After a difficult few trading days in the beginning of the year, U.S. stocks are bouncing back with meaningful gains on Monday following Friday’s strong rally. The S&P 500, Dow Jones Industrial Average and Nasdaq 100 were all up by more than half a percent by midday. It looks like investors could be taking advantage of the end-of-the-year declines, but is this a wise time to be buying?
Trying to time the bottom of the market will almost always be a fool’s errand, but one firm suggests equities could have much farther to fall before they hit bottom in 2019.
2018 is in the books
In their “Flow Show” report last week, Bank of America Merrill Lynch Chief Investment Strategist Michael Hartnett and team suggested that it is time to buy, but stocks probably aren’t yet at the “Big Low of ’19.” They calculated flows for each major asset. The U.S. dollar was up 4.4%, while cash was up 1.9%. Bonds were down 1.2%, equities fell 8.7% and commodities declined 13.1%.
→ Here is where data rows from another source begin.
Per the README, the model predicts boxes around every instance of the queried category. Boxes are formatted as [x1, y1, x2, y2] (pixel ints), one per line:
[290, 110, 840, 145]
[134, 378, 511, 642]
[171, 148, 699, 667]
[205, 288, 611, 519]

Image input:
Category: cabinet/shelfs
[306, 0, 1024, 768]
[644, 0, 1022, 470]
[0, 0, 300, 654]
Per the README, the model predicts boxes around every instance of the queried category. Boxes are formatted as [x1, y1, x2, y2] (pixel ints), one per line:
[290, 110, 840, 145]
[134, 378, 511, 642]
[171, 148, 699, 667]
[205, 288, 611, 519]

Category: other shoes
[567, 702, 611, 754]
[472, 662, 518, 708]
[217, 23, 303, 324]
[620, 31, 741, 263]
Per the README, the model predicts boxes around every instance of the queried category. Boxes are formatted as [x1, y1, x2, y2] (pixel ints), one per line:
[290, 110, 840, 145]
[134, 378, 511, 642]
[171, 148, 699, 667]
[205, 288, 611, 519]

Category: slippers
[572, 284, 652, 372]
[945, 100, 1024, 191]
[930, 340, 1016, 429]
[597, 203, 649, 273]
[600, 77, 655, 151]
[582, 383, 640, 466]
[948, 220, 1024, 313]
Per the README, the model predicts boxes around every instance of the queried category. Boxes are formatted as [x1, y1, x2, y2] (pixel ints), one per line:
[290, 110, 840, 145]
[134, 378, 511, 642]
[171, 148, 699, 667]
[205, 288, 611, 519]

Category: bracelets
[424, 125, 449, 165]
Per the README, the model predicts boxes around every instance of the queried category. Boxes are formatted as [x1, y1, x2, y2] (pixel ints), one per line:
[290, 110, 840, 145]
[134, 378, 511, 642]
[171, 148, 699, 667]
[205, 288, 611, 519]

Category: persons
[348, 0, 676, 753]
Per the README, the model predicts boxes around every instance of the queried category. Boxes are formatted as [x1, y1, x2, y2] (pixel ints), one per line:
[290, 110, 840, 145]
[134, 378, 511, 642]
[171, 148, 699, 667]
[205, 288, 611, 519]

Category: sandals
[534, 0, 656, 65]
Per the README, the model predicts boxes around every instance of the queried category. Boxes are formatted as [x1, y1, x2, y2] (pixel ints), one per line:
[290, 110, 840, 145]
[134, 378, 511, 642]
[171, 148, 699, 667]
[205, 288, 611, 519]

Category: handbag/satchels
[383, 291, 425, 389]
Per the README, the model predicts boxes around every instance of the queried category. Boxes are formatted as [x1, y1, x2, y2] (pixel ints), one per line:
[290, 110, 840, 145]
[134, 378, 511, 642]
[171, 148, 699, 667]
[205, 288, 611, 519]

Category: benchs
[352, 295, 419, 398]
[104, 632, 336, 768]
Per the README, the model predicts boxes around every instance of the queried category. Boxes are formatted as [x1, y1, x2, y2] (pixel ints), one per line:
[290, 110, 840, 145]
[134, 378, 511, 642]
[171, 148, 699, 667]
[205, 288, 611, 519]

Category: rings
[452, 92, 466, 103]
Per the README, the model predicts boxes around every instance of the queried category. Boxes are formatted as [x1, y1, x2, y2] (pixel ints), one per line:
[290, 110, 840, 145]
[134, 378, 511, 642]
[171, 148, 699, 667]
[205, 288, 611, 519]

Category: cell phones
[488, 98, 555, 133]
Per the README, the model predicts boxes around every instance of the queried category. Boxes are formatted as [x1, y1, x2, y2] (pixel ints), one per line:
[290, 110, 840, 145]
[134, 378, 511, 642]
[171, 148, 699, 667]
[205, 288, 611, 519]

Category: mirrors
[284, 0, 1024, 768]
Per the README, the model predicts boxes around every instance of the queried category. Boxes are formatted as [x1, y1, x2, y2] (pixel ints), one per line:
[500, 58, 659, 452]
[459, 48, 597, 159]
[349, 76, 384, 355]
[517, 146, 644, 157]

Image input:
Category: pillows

They also said 2018 was the first year cash has outperformed both bonds and stocks since 2000. With a dramatic flourish, they described the stock market in 2018 as “Apocalypse Dow” filled with “horror” since the “Big Top of Jan’ 18.”
All that drama seems warranted since the global equity market has shed $19.9 trillion in market capitalization from peak to trough. They also said 2,055 of the 2,767 U.S. and global companies were officially in a bear market, and the world’s banks were pricing similar to the low levels observed in 2008.
“Extreme bear” reading…
With all those declines, the BofAML Bull & Bear Indicator fell to 1.8, which Hartnett and team describe as an “extreme bear” reading. They also said their indicator has now triggered the first buy signal for risk assets since June 2016 when Brexit was hanging over the world’s markets.
Exactly one year ago, their Bull & Bear Indicator triggered a sell signal, they added.
But not the “Big Low of ’19”
Even though the BofAML team says a buy signal has been triggered, they do believe stocks have further to fall before they reach the “Big Low of ’19.” In fact, they think the building blocks of this low point they’re predicting are now falling into place. They believe two things still have yet to fall into place.
The first is a trough for profit expectations, which they believe remain too high for stocks to be at their bottom.
The second is policy panic, which could take the form of the Fed slashing rates to prevent a credit event.
The BofAML team also said equities set new records for outflows over the last six weeks, reaching $84 billion. Other sources have said they don’t believe U.S. stocks have reached full capitulation yet.
Outflows in investment-grade bonds also set a new record at $34 billion. Meanwhile investors were shifted to less-risky assets, especially government bonds. Inflows to government bonds reached a record high of $24 billion over the last six weeks.
BofAML also observed inflows of $1.8 billion into gold, $12.7 billion out of bonds, and $30.2 billion out of equities over the previous two weeks.
They also noted strong capitulation among their firm’s wealth management clients. Asset allocations to equities fell to 57.3%, which was the lowest level since February 2016.
Cash allocations were at 12.1%, which was the highest level since March 2016, and debt allocation stood at 24.5%.
Where to next?
The BofAML team predicted that the S&P will bounce from 2,450 on Jan. 4 to 2,650. As of midday on Monday, the index is already halfway there at around 2,550. By the end of the year, Bloomberg sees the S&P at 2,975.
This month they see the most upside in Chinese and German equities, U.S. small caps, semiconductors, energy stocks, U.S. and Euro high-yield bonds and emerging market currencies. They describe all of these assets as “very oversold.”
On the other hand, they expect Treasuries, the yen, and healthcare and utility stocks to underperform this month. They also pointed out that the Utility index’s 52-week outperformance of the S&P was close to the extremes it touched in 2001 and 2008.